_Short exercise_
Your task is to reproduce exactly the lines from the line with "Upon inspection of" through the end of the records below.
─── Provided material ───
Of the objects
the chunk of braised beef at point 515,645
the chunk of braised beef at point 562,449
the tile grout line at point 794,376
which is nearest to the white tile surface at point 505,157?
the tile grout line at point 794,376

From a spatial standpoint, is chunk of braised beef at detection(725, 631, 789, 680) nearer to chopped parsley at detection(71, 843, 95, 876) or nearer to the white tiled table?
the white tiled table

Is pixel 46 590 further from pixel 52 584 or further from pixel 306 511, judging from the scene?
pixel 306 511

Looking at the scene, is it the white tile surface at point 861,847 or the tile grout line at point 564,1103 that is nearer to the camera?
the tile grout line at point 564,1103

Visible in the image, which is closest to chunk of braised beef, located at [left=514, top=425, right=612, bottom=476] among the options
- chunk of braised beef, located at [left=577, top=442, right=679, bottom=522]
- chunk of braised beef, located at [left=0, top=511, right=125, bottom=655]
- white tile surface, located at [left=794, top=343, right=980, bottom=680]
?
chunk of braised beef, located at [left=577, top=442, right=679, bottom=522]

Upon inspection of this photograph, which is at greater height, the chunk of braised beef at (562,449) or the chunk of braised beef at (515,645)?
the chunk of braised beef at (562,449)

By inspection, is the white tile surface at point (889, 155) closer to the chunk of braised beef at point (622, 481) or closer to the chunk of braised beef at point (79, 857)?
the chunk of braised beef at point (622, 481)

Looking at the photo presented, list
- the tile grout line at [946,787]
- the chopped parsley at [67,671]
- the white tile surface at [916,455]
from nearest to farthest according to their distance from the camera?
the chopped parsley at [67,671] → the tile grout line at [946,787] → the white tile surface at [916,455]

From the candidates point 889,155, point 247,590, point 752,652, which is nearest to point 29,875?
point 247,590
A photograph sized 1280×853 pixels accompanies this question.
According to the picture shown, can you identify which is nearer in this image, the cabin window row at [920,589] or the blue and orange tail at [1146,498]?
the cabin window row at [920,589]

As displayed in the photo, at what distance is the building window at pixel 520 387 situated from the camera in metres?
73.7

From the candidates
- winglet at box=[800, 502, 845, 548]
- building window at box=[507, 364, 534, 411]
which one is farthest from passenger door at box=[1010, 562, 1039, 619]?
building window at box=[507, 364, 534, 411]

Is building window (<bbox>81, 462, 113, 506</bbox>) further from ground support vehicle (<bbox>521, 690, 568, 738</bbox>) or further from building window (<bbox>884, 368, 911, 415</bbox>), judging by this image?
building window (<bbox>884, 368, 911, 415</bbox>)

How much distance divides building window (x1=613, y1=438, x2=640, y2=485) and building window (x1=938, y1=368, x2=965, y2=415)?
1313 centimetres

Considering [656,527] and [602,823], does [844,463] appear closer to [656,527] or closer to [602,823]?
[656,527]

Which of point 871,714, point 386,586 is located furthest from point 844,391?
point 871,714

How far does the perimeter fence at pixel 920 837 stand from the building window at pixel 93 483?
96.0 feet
───
_Result of the exercise_
Upon inspection of this photograph, which is at greater height, the chunk of braised beef at (562,449) or the chunk of braised beef at (515,645)?
the chunk of braised beef at (562,449)

By inspection, is the white tile surface at point (889, 155) closer to the chunk of braised beef at point (622, 481) or closer to the chunk of braised beef at point (79, 857)?
the chunk of braised beef at point (622, 481)

Looking at the photo presented, list
- the tile grout line at [946,787]
- the chopped parsley at [67,671]
- the white tile surface at [916,455]
from nearest to farthest according to their distance from the camera?
the chopped parsley at [67,671] → the tile grout line at [946,787] → the white tile surface at [916,455]

From the candidates point 889,155, point 247,590, point 752,652, which is nearest to point 29,875?
point 247,590
A photograph sized 1280×853 pixels accompanies this question.
According to the picture shown, can you identify which is nearer in this image, the cabin window row at [920,589] or the blue and orange tail at [1146,498]?
the cabin window row at [920,589]

As displayed in the photo, at what distance is the building window at pixel 520 387 situated from the camera in metres?
73.7

From the candidates
- winglet at box=[800, 502, 845, 548]
- building window at box=[507, 364, 534, 411]
which one is farthest from passenger door at box=[1010, 562, 1039, 619]?
building window at box=[507, 364, 534, 411]

Is building window (<bbox>81, 462, 113, 506</bbox>) further from ground support vehicle (<bbox>521, 690, 568, 738</bbox>) or further from building window (<bbox>884, 368, 911, 415</bbox>), judging by this image?
building window (<bbox>884, 368, 911, 415</bbox>)

How much distance divides building window (x1=613, y1=438, x2=640, y2=485) and building window (x1=938, y1=368, x2=965, y2=415)?
1313 centimetres

Considering [656,527] and [602,823], does [844,463] appear closer to [656,527] or closer to [602,823]?
[656,527]

Which of point 871,714, point 386,586 is located furthest from point 844,391?
point 871,714

How far does the perimeter fence at pixel 920 837 stand from the building window at pixel 93 483?
96.0 feet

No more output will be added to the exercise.